In the words of the theologian Hans Urs von Balthasar, “because of her unique structure, the Catholic Church is perhaps humanity’s last bulwark of genuine appreciation of the difference between the sexes.” By that, he means the Catholic Church embodies this difference. For those who force the Church into the panorama of earthly institutions, this is, of course, incomprehensible. But for those who follow the incarnation of the Divine Son, the masculinity of the hierarchy and the femininity of the Church arise because of the gendered relation between the masculine initiative of God and the feminine receptiveness of the faithful human being in love.
If we summarily describe the authentically feminine as “receiving in a giving way” and the authentically masculine as “giving in a receiving way” (William May, quoting Robert and Mary Joyce), then we have the key to the fruitful nature of human being both physically and spiritually. In other words, the heart of the difference lies precisely in the fact that “extreme oppositeness of their functions may guarantee the physical and spiritual fruitfulness of human nature.” (von Balthasar) This is a sketch of the ontological nature of human masculinity and human femininity, which is not a cultural or political thing.
Further, we can say with von Balthasar that the masculine involves “the transmission of a vital force that originates outside of itself and leads beyond itself.” This can apply to the incarnate Divine Son, who is masculine. It can apply to the male in a family of male husband and a female wife. It can apply to the clergy in the Catholic Church. How does von Balthasar describe the feminine in terms of being? He says the feminine works at creating, “reserves that are not geared to ‘needs’ and ‘consumption’ . . . but to being, to the background that gives meaning to things, to security, to making a home.” Here is the complementary balance in human being. This understanding of the feminine, however, can apply equally to Mary, the Church, and woman in the family.
• • • • •
What you will do ▸
**a.** In the passage on the sexes, whom is William May quoting when he describes the feminine as "receiving in a giving way"?
**b.** Return the part of the passage on the sexes between "Further, we can" and "in the family.", inclusive.
**c.** List everything that the passage on the sexes says von Balthasar's description of the masculine can apply to.

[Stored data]
• • • • •
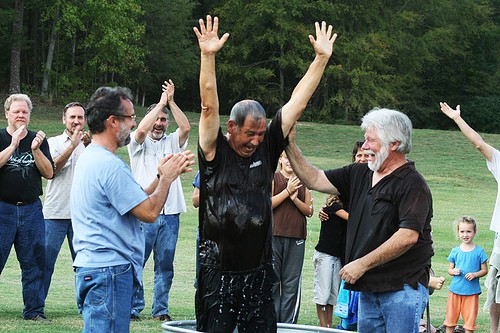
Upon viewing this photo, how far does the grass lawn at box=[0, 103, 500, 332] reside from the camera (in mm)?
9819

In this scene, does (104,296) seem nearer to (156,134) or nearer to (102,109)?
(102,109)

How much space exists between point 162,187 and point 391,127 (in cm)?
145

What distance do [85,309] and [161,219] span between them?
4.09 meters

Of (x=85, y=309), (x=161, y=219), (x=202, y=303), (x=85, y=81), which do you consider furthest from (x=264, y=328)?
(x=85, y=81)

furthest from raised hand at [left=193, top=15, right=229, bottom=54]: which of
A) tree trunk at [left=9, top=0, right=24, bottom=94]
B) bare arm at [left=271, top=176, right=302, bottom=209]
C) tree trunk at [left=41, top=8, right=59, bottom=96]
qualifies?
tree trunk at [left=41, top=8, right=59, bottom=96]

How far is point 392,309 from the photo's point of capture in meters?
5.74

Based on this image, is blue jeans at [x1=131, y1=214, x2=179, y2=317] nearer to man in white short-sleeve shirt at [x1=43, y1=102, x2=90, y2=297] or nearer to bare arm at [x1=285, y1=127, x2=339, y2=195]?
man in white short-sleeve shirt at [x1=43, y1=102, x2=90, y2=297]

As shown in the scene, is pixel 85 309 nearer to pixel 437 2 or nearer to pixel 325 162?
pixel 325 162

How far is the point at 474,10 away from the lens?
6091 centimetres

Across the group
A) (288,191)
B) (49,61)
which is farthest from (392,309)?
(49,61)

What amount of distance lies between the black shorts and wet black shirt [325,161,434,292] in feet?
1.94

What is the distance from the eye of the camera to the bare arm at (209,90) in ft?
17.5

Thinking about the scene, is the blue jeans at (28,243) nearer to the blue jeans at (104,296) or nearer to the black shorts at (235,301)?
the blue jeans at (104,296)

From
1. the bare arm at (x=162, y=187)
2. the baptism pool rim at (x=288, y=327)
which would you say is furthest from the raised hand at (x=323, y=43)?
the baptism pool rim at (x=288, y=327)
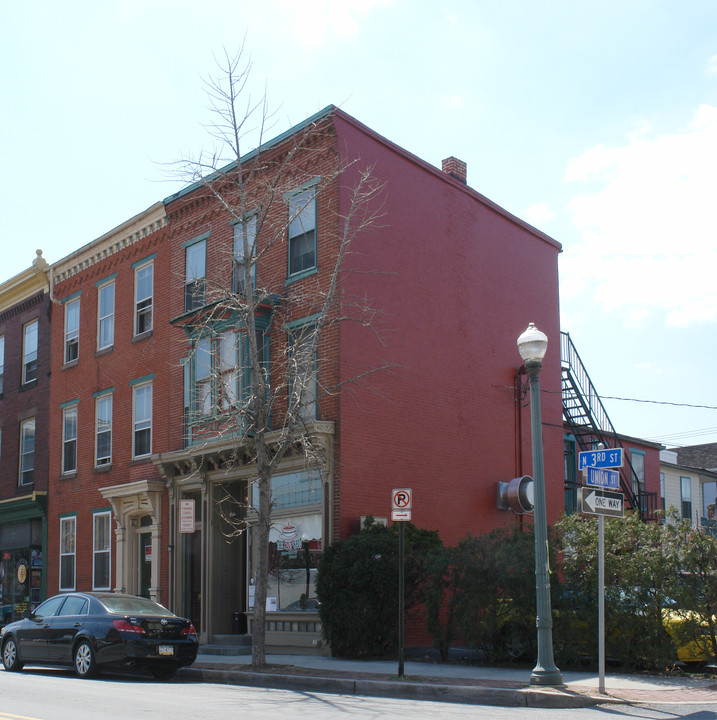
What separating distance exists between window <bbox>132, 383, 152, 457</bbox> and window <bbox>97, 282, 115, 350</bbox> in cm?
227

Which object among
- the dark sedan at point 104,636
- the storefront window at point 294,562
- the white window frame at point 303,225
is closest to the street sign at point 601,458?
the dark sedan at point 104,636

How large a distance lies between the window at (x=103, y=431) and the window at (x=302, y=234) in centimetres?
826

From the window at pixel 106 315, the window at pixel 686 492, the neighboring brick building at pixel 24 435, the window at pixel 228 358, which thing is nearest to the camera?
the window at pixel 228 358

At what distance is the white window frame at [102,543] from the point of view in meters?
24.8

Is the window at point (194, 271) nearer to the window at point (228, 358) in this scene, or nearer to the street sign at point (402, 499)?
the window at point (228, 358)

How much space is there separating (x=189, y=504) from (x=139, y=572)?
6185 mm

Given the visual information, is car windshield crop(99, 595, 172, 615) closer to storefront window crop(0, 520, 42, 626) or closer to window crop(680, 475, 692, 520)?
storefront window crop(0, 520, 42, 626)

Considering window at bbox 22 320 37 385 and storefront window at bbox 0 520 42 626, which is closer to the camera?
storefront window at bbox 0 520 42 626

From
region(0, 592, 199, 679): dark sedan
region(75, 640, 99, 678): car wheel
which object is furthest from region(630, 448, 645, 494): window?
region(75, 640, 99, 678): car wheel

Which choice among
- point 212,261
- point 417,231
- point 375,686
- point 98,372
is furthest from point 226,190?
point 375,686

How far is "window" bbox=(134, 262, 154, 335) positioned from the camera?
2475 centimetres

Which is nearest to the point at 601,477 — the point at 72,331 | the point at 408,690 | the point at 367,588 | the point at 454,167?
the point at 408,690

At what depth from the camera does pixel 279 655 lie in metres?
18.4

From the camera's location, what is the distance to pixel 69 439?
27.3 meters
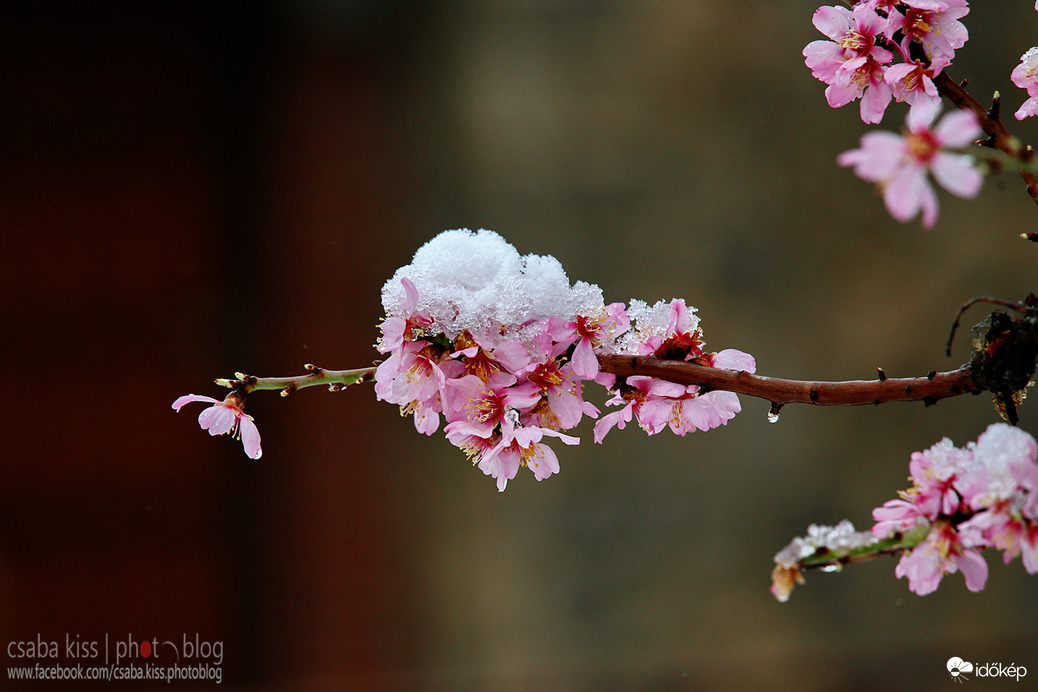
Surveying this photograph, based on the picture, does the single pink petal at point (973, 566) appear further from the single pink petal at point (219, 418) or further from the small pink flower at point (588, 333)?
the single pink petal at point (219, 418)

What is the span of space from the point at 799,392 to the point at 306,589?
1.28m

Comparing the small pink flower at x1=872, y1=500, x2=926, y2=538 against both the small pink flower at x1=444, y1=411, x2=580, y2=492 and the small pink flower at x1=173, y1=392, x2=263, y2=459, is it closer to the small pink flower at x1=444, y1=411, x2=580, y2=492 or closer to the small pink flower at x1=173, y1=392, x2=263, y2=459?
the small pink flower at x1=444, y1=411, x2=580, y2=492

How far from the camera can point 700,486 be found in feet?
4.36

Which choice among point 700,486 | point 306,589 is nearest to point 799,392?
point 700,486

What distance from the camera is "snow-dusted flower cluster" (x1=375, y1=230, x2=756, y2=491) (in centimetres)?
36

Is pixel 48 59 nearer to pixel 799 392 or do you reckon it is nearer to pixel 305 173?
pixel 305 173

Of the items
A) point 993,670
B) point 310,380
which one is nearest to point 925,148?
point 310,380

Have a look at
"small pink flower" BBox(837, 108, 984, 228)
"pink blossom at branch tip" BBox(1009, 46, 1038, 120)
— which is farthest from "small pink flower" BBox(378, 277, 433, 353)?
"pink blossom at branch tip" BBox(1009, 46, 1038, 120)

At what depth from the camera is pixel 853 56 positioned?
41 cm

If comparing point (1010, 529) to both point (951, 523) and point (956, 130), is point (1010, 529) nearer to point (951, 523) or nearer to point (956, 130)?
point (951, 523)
• • • • •
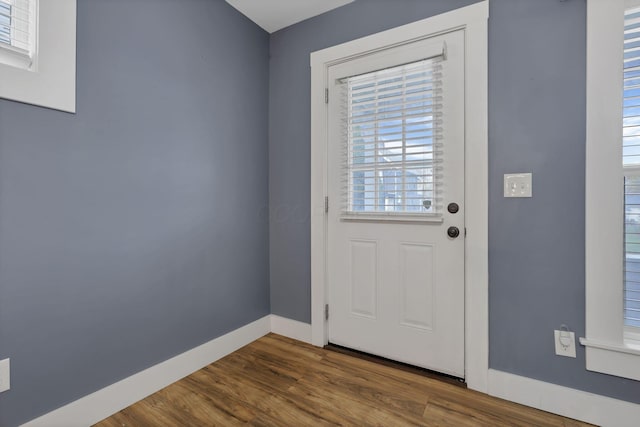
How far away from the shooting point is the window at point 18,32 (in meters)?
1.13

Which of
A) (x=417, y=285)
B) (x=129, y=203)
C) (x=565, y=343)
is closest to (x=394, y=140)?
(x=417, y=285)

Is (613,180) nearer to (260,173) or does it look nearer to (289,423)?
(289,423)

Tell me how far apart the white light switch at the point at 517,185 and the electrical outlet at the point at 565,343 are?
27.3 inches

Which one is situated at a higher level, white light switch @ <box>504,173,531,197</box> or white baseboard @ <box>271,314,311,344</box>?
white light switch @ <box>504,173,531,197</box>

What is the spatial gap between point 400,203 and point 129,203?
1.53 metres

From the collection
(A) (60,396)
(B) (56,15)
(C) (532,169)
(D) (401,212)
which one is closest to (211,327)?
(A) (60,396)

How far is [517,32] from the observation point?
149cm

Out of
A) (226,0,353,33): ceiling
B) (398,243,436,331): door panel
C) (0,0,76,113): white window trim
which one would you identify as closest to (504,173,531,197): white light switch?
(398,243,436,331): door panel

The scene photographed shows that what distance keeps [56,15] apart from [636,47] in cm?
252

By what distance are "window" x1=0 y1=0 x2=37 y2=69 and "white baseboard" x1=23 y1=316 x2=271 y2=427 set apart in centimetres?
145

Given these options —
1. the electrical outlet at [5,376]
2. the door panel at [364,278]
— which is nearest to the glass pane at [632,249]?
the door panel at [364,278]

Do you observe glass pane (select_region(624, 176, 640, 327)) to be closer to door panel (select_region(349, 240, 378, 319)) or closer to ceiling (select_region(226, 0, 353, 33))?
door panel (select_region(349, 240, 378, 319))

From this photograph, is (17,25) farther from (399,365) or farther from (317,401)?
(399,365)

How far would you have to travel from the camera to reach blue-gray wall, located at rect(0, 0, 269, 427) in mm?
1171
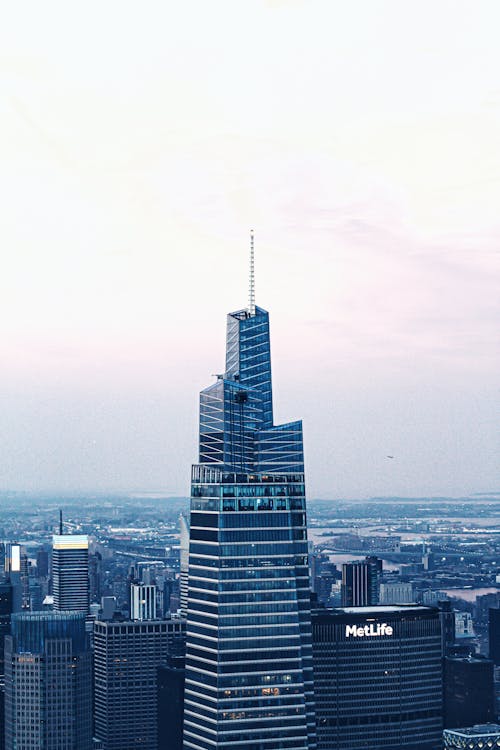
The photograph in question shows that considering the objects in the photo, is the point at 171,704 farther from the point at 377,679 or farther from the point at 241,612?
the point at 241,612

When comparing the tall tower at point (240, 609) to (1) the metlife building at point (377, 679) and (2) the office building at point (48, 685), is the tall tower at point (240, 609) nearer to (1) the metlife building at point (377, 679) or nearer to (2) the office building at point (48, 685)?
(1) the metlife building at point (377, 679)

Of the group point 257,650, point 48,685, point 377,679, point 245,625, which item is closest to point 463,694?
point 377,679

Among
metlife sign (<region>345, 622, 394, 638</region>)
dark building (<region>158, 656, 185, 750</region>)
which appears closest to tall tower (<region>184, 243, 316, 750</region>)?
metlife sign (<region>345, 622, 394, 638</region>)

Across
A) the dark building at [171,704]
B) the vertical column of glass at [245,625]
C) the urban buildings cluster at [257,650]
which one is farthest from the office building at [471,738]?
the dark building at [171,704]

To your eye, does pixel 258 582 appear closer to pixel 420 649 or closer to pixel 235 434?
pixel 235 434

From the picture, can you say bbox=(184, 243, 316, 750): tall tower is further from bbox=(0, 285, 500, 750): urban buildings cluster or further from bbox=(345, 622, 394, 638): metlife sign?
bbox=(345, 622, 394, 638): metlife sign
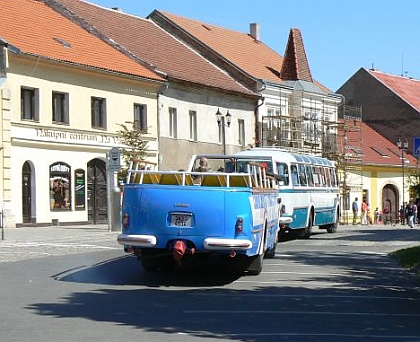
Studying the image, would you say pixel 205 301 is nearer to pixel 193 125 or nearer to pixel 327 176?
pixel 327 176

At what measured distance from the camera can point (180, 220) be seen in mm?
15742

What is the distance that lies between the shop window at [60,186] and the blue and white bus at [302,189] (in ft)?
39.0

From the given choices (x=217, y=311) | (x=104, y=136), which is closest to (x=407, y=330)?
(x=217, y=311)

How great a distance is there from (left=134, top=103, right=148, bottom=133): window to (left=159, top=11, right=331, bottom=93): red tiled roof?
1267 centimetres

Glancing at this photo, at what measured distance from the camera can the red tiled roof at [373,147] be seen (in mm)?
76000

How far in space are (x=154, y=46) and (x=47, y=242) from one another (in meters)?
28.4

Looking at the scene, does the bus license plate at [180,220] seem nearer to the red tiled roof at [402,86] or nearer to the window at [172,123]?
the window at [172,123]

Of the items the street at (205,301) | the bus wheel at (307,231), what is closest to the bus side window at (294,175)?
• • • • •
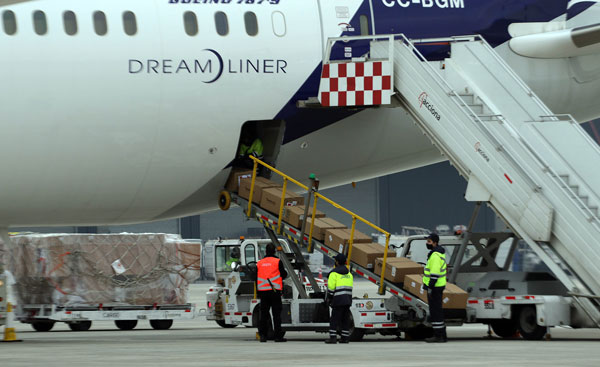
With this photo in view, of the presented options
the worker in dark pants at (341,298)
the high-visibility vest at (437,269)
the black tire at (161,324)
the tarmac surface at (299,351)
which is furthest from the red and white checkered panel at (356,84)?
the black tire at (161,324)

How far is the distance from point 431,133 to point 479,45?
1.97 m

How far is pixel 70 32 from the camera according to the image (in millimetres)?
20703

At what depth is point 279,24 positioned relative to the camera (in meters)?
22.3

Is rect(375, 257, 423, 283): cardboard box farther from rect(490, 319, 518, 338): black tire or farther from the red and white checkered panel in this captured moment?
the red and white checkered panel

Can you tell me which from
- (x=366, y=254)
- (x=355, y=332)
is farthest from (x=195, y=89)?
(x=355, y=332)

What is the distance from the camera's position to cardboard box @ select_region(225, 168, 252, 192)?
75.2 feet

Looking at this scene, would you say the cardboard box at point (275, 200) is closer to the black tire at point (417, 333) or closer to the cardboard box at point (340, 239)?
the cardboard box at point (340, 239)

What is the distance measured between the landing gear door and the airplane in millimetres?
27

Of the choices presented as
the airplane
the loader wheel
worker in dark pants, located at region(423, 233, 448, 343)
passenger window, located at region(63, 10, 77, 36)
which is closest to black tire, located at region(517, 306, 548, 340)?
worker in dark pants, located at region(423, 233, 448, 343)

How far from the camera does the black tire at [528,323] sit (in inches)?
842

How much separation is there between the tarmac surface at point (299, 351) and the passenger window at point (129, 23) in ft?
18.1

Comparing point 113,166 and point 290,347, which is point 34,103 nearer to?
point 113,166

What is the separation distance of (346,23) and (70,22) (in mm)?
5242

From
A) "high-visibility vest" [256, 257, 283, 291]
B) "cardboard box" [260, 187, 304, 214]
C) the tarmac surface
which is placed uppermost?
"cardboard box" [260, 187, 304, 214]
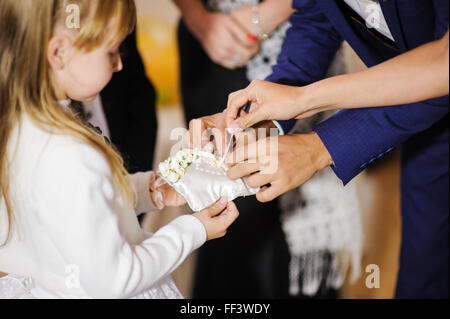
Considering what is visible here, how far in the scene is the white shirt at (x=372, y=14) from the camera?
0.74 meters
• • • • •
Task solutions ▸
**a.** Robert and Mary Joyce.

**b.**
Further, we can say with von Balthasar that the masculine involves “the transmission of a vital force that originates outside of itself and leads beyond itself.” This can apply to the incarnate Divine Son, who is masculine. It can apply to the male in a family of male husband and a female wife. It can apply to the clergy in the Catholic Church. How does von Balthasar describe the feminine in terms of being? He says the feminine works at creating, “reserves that are not geared to ‘needs’ and ‘consumption’ . . . but to being, to the background that gives meaning to things, to security, to making a home.” Here is the complementary balance in human being. This understanding of the feminine, however, can apply equally to Mary, the Church, and woman in the family.

**c.** The incarnate Divine Son; the male in a family of male husband and a female wife; the clergy in the Catholic Church.